Yellow Cow (Gelbe Kuh) is a painting by the German artist Franz Marc, dating to 1911. It is one of the artist's most well known works, and is one of several of his depictions of animals in Expressionist style. This work is oil on canvas and measures 140.5 x 189.2 centimeters. The central motif of the painting is a jumping cow, surrounded by a colorful, structured landscape. The painting is characterized by the contrast between the dynamic central motif and the calm background.

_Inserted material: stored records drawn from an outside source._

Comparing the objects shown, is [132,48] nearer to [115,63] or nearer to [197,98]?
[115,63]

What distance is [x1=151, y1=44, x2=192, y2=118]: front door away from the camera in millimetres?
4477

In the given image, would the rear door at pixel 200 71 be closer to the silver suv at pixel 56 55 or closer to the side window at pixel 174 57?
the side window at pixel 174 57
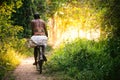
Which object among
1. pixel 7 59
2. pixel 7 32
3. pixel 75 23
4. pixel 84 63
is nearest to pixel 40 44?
pixel 7 32

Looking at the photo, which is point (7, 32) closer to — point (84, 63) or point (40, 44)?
point (40, 44)

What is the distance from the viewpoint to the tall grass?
915 cm

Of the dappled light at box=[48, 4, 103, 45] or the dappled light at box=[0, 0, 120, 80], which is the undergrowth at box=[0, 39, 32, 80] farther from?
the dappled light at box=[48, 4, 103, 45]

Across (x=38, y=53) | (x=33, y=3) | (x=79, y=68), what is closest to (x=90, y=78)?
(x=79, y=68)

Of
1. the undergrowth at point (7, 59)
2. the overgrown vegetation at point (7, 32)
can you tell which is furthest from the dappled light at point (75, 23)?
the overgrown vegetation at point (7, 32)

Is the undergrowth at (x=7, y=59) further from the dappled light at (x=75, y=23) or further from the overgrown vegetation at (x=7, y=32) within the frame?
the dappled light at (x=75, y=23)

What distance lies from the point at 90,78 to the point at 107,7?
2.87 metres

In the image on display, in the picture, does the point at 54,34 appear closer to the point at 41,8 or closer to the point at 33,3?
the point at 41,8

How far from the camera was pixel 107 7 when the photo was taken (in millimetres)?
10727

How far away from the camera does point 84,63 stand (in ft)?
35.1

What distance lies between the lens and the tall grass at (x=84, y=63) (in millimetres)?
9148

The painting is in the collection of the Solomon R. Guggenheim Foundation and has been shown at the Solomon R. Guggenheim Museum in New York.

==Colour==
Yellow Cow dates to Marc's formative phase, during which he developed the Farbsymbolik (colour symbolism) that permeates the painting. For Marc, blue was equated with spirituality and maleness, yellow with femininity and sensuality, and red with the earth. The colours in the painting should therefore not be taken as naturalistic, but rather, as symbolically representing the sense of the objects in the work.

Marc's use of colour (in this work and others) was greatly influenced by the Russian painter Wassily Kandinsky.

==Interpretations==
According to art historian Mark Rosenthal, Yellow Cow can be seen as a veiled depiction of Marc's wife, Maria Franck, whom he married the same year the painting was created.